PROBLEM SET ->
**A)** Count the lines in the records that contain the string "instances", and give only that number.
**B)** Continue the article on soybean crop modeling from its last sentence onward.

Advances in computing and high-throughput phenotyping have driven massive increases in data availability. Scientists are leveraging this data to predict new outcomes, such as a crop’s response to being planted in a different location, or in the same location with a different climate.
According to a new research article by Dr. Carlos Messina from Corteva Agriscience and colleagues, new modelling approaches should be explored to exploit this trove of data. This article presents several hybrid modeling approaches to achieve accurate and interpretable predictions.
The authors used an existing systems model, CROPGRO, to predict phenological stages in new environments using a large intercontinental dataset recording the timing of soybean developmental stages. They found that the existing model failed to generalize well across all environments and maturities because it simply used a time-series of daily temperatures and photoperiod (e.g., degree days) to determine the calendar day of a developmental event. “While systems models work well under specific conditions, they are not sufficiently generalizable to support agronomic and breeding decisions across a variety of environmental conditions and continuous relative maturities” explains Dr. Ryan McCormick, lead author in the study.
The authors undertook several approaches to improve CROPGRO.
First, they used a highly parallelized multi-model optimization strategy to re-fit CROPGRO. Using an evolutionary algorithm, 36 parameters were explored to identify equifinality and similarly behaving families of parameters. The parameter vector with the optimum fit found at the end of any round of evolution was retained and used as the set of optimized parameters for subsequent analyses using CROPGRO. The refitted model (“CROPGRO optimized”) performed better after refitting process compared to the previous version.

RECORDS TO USE ->
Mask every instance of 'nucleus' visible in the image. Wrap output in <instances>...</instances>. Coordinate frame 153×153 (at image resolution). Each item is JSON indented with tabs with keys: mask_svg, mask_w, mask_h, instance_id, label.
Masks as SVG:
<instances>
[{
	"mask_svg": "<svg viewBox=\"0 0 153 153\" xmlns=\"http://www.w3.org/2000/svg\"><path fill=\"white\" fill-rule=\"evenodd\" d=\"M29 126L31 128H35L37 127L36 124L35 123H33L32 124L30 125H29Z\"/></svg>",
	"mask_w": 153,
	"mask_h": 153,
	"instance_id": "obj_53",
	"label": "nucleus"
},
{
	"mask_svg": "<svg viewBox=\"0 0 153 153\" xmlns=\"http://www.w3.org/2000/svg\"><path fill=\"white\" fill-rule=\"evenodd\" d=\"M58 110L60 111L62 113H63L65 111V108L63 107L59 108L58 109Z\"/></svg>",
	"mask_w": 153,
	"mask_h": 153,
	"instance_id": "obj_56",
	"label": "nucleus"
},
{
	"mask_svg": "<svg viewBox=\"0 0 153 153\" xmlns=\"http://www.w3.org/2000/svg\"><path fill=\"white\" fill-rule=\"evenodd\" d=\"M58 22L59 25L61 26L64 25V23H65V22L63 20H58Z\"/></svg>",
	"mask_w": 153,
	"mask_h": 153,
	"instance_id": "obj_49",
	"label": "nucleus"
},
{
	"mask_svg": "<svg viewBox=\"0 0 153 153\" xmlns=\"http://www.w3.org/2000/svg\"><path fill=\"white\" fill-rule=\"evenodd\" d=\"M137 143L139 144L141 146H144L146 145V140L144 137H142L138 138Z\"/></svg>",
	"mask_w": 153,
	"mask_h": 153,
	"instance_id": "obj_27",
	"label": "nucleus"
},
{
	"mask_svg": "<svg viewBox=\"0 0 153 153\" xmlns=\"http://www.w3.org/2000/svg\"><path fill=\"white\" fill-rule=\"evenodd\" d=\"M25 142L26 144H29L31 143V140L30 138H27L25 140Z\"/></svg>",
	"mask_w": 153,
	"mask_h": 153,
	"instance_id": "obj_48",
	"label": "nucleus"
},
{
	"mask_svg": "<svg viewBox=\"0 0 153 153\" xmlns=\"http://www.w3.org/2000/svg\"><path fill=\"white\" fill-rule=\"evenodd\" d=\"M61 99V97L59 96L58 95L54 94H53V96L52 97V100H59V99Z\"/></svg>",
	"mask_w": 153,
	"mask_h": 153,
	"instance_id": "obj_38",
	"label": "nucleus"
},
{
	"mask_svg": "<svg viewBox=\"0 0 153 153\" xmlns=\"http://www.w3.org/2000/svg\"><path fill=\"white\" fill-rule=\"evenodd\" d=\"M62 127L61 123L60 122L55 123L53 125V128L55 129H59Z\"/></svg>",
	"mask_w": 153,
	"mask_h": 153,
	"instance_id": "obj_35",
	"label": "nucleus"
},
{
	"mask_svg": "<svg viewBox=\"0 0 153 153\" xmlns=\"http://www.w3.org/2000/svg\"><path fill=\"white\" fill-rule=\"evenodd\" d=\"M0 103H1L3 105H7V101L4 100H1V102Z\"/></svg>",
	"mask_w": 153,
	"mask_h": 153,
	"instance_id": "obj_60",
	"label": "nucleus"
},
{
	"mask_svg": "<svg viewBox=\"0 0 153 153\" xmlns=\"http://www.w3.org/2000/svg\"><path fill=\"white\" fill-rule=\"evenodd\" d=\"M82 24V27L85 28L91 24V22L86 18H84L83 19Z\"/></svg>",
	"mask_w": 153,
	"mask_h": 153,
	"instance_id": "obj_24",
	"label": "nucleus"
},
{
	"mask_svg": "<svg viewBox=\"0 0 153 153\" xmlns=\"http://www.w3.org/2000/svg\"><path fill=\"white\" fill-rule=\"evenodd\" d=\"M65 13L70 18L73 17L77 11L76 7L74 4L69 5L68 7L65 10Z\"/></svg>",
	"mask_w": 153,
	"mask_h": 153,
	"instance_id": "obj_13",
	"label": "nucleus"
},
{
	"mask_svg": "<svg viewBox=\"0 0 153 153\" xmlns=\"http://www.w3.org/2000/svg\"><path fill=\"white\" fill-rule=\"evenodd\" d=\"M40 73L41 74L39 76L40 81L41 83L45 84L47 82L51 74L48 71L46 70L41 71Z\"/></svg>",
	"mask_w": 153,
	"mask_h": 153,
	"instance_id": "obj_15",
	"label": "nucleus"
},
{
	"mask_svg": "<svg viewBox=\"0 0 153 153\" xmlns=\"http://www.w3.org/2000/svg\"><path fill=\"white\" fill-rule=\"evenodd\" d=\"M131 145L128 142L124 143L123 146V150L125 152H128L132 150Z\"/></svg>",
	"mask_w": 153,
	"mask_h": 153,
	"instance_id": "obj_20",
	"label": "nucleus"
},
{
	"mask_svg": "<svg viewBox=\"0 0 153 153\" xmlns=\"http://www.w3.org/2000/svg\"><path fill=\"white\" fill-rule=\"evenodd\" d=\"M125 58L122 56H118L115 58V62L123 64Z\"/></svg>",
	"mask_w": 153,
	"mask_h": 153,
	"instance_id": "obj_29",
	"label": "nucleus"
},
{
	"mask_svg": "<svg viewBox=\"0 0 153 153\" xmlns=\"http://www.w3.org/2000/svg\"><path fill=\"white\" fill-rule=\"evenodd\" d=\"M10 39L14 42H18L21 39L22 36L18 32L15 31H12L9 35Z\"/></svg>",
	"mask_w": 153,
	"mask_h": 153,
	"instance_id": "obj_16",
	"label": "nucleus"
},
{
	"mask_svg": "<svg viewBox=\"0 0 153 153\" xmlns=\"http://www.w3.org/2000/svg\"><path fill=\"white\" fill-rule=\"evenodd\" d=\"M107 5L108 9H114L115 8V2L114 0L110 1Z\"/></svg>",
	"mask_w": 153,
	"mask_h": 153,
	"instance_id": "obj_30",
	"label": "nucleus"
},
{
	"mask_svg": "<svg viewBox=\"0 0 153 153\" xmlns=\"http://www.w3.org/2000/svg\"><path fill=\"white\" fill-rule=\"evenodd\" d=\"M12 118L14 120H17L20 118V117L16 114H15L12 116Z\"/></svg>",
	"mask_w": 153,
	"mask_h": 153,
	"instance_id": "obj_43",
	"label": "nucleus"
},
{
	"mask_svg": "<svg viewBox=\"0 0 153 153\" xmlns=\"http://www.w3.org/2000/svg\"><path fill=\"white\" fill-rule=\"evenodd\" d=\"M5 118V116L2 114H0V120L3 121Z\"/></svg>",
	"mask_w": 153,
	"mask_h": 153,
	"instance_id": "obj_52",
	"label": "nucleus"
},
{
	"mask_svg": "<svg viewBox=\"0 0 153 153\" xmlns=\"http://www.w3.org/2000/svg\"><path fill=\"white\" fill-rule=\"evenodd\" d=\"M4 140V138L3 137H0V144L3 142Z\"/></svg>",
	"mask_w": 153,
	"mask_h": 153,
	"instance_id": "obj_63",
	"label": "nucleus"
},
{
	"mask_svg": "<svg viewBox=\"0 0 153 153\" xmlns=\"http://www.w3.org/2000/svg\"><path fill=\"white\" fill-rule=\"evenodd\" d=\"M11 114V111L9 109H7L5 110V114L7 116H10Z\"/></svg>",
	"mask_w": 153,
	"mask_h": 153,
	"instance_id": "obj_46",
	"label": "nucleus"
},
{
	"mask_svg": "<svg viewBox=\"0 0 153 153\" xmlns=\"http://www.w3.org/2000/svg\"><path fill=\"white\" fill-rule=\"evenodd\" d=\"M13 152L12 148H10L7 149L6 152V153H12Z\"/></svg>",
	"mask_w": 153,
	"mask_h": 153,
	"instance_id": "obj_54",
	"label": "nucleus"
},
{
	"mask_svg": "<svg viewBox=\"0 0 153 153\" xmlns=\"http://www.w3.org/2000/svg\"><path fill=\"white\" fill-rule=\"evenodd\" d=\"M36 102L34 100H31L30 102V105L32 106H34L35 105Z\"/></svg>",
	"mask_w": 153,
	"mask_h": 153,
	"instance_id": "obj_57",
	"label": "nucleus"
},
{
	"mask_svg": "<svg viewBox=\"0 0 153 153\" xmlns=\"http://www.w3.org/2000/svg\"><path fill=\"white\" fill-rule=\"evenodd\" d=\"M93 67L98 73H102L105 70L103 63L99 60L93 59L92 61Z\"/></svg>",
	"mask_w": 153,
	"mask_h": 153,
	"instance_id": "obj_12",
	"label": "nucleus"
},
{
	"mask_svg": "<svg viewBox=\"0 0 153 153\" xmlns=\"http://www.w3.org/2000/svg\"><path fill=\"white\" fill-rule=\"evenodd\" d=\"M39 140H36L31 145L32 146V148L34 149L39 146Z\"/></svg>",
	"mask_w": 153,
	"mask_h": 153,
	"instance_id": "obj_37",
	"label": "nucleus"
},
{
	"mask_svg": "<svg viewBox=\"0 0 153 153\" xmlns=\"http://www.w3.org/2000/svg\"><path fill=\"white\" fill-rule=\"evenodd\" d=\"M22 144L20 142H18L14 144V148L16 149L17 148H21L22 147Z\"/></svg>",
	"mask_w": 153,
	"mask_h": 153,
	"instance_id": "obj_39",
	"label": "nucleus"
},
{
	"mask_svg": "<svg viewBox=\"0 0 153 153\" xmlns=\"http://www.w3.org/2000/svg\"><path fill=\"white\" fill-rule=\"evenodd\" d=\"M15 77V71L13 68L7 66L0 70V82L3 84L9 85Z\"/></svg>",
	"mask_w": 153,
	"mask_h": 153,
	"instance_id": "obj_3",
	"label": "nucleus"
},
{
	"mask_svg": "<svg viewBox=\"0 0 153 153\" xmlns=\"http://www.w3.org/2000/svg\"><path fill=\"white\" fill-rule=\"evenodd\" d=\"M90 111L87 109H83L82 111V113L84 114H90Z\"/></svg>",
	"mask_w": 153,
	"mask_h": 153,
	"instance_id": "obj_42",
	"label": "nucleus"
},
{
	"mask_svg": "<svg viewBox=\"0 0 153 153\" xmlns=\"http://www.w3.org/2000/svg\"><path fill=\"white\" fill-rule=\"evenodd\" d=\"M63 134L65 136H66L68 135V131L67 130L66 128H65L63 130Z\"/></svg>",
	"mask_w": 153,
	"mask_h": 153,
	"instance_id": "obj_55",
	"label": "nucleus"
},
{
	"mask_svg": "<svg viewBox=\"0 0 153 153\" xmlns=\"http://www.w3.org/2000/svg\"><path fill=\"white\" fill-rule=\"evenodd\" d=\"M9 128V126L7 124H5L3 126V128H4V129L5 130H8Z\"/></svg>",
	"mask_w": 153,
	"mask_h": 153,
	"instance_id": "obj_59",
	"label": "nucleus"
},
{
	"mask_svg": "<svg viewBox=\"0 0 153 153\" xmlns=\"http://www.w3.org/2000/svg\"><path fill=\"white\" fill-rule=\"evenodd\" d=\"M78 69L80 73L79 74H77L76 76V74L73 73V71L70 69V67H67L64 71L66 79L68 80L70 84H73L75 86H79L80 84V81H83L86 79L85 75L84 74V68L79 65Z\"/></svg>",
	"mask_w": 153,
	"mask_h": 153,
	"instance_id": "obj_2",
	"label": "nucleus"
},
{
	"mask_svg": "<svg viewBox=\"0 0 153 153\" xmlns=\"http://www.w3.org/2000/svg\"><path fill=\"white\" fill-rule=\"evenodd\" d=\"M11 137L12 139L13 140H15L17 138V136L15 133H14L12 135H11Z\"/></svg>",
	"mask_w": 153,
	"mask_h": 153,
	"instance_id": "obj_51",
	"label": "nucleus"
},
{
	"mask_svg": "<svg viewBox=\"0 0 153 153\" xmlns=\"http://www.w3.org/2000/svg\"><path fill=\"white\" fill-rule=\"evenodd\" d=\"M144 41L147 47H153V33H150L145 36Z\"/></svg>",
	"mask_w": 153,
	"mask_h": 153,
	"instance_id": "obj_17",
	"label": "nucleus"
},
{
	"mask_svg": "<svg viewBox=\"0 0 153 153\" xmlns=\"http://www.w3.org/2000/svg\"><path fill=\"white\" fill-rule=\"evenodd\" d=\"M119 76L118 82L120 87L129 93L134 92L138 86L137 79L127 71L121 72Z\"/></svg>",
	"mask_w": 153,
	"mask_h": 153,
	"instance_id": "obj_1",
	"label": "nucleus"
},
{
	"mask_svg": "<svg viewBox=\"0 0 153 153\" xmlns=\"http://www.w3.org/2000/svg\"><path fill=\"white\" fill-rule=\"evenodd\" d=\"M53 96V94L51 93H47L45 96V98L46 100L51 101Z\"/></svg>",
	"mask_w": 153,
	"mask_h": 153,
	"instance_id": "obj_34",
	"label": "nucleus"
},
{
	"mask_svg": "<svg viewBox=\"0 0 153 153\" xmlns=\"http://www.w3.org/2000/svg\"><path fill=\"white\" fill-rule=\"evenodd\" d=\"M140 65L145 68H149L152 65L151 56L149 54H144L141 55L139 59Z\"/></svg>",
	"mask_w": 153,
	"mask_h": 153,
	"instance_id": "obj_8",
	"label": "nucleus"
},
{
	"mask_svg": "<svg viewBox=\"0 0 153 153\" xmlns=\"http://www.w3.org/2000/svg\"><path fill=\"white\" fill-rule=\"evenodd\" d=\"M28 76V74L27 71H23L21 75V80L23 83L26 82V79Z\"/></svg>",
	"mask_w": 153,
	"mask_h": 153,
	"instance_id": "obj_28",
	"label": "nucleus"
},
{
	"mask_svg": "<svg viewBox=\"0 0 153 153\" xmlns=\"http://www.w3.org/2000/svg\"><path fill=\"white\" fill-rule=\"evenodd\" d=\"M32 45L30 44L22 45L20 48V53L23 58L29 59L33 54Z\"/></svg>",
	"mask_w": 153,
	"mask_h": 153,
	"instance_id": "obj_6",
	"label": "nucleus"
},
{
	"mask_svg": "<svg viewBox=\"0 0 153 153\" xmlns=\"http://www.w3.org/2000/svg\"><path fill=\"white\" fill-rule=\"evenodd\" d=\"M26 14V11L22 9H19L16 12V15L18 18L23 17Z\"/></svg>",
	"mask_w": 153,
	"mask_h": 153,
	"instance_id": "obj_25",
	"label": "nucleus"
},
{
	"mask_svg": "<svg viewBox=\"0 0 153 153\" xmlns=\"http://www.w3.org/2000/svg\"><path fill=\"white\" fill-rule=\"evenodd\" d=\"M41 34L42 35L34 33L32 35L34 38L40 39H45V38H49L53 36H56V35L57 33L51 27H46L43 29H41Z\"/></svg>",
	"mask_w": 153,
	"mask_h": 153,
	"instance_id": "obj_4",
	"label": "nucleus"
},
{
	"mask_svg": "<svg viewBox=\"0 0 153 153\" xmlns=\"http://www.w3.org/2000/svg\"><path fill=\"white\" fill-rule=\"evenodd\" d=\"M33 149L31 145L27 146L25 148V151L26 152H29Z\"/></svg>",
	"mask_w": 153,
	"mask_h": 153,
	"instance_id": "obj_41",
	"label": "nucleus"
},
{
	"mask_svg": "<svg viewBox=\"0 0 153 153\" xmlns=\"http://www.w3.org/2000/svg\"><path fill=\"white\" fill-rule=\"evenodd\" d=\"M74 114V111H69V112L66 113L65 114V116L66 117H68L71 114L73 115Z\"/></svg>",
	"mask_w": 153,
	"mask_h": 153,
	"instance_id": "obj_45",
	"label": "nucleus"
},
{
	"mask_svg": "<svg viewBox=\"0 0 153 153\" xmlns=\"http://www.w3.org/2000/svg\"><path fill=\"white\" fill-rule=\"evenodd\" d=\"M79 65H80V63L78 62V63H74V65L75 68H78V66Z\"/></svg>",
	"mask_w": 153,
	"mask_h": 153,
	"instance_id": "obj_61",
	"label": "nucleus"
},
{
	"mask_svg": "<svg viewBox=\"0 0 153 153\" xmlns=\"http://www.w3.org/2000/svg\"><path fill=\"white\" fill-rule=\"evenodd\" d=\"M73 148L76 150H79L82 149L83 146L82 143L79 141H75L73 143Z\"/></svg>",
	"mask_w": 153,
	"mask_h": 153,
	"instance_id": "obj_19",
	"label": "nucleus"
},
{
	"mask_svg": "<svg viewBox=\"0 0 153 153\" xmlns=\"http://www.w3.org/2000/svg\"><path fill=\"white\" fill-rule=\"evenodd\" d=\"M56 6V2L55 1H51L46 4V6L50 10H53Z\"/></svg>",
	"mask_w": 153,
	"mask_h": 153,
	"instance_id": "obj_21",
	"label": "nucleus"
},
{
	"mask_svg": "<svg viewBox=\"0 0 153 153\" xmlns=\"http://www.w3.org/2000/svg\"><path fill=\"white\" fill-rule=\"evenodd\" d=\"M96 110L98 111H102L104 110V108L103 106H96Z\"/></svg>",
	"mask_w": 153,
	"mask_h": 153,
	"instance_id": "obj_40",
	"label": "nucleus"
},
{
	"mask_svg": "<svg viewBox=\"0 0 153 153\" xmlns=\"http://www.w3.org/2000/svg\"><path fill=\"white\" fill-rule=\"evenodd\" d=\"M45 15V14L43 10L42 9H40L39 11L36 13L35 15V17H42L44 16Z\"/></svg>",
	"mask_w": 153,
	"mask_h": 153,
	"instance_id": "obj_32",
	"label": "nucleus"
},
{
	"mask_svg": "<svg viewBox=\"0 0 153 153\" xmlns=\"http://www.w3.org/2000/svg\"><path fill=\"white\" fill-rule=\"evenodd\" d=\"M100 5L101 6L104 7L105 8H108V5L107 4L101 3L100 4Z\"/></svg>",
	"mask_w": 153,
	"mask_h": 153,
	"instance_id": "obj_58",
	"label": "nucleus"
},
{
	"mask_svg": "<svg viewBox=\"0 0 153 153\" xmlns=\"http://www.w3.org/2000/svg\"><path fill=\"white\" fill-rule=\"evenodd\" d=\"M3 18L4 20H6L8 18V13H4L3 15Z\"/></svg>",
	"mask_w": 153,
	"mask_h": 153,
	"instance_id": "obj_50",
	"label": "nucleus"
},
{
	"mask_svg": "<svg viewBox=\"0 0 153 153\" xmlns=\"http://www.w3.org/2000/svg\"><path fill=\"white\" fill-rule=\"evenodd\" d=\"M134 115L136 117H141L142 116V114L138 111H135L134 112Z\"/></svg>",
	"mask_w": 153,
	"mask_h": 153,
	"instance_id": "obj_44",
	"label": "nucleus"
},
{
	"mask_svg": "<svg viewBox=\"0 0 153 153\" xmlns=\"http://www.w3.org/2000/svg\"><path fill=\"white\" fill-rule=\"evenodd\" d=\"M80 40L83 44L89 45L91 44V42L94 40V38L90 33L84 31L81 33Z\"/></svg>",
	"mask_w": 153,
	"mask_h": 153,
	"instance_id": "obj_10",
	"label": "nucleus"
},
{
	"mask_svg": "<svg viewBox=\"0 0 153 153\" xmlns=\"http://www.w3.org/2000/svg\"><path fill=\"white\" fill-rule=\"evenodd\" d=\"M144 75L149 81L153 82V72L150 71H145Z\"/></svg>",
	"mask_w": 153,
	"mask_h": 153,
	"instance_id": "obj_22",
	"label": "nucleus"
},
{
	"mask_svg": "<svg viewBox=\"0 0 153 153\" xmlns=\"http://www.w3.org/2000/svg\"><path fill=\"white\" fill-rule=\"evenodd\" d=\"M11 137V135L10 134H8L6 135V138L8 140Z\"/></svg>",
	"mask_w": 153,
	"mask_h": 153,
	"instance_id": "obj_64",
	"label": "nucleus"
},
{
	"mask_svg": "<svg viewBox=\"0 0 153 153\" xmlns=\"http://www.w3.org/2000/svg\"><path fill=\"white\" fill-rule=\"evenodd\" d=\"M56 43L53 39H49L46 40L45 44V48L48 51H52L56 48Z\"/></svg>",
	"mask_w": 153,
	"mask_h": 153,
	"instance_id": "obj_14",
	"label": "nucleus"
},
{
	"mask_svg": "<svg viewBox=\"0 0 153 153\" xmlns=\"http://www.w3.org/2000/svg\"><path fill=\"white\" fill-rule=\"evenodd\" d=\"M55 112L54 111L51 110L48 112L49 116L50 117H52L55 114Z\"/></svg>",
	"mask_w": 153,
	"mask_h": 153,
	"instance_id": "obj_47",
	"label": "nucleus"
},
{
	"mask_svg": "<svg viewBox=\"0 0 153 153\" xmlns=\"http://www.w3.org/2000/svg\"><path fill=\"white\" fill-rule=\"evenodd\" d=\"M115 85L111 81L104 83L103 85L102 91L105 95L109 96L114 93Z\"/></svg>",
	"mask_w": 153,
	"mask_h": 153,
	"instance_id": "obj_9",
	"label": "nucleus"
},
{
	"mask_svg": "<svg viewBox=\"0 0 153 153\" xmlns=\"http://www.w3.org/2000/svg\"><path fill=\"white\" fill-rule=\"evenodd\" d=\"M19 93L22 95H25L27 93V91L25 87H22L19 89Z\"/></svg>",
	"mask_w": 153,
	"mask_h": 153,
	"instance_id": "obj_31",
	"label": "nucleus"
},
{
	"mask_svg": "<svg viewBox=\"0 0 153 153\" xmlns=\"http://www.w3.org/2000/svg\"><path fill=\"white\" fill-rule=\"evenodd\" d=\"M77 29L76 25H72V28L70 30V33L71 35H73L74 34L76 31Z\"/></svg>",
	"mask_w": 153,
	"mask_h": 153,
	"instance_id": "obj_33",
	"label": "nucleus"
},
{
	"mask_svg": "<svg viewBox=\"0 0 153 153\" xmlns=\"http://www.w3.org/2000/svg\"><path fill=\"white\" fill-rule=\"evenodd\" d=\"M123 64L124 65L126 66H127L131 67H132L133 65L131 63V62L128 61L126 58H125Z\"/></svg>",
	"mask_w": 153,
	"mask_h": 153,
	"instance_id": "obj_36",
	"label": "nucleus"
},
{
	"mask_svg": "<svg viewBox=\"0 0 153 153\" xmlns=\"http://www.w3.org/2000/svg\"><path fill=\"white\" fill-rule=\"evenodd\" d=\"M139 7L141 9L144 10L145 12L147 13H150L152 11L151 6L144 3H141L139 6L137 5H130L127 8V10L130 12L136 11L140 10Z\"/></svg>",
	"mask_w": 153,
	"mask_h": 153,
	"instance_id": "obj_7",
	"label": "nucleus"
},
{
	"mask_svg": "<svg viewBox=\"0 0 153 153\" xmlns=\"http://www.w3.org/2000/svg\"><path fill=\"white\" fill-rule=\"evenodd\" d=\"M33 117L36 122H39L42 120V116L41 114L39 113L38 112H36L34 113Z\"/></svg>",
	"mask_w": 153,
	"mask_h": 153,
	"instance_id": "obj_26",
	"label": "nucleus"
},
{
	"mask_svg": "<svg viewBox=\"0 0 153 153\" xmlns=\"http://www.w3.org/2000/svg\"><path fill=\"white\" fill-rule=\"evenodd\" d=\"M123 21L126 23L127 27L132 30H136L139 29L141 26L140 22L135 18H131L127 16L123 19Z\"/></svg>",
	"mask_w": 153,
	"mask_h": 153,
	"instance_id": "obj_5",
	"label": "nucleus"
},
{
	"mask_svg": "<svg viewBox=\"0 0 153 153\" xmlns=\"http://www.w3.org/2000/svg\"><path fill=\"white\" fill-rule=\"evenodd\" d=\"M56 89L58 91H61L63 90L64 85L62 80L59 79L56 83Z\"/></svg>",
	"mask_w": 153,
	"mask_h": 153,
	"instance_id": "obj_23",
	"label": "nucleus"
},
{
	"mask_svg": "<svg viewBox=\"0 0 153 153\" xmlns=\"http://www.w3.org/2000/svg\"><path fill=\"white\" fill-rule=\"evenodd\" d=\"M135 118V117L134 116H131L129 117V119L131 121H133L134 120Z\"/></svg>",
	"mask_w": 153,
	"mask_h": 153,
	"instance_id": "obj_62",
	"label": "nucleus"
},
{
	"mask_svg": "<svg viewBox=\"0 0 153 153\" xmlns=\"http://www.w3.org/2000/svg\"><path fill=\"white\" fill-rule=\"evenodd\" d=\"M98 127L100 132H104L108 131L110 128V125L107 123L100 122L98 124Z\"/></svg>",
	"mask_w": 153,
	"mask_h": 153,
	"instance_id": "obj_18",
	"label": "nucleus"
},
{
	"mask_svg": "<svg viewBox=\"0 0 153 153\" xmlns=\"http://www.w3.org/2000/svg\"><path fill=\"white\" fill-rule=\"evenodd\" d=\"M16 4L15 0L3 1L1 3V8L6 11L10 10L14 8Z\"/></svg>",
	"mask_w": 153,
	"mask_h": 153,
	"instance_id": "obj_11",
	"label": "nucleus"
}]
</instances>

ANSWERS PER TASK ->
**A)** 3

**B)**
Next, the authors developed machine-learned models using neural networks. Trained with inputs of minimum daily temperature, maximum daily temperature, solar radiation, photoperiod, and relative maturity, these models accurately predicted daily developmental stages. The inclusion of “CROPGRO optimized” predictions as features in the network model improved the accuracy in their predictions, indicating that machine learning can be improved by including expert-engineered features of knowledge-based models.
The collection of 20 knowledge-based and data-driven models were then combined to further improve prediction. The authors combined the models with each individual model’s prediction equally weighted in the final ensemble prediction. They also used super learning, which weighted the models according to their performance. The super learner out-performed the simple ensemble of models, but was similar to “CROPGRO optimized” (see figure).
Messina and McCormick agree that, “this work demonstrates that machine models are no substitute for models developed based on scientific knowledge but the fusion of both approaches, science-based models can solve at least in part the problem of model underdetermination of machine models, can lead to better predictions and to uncover new knowledge.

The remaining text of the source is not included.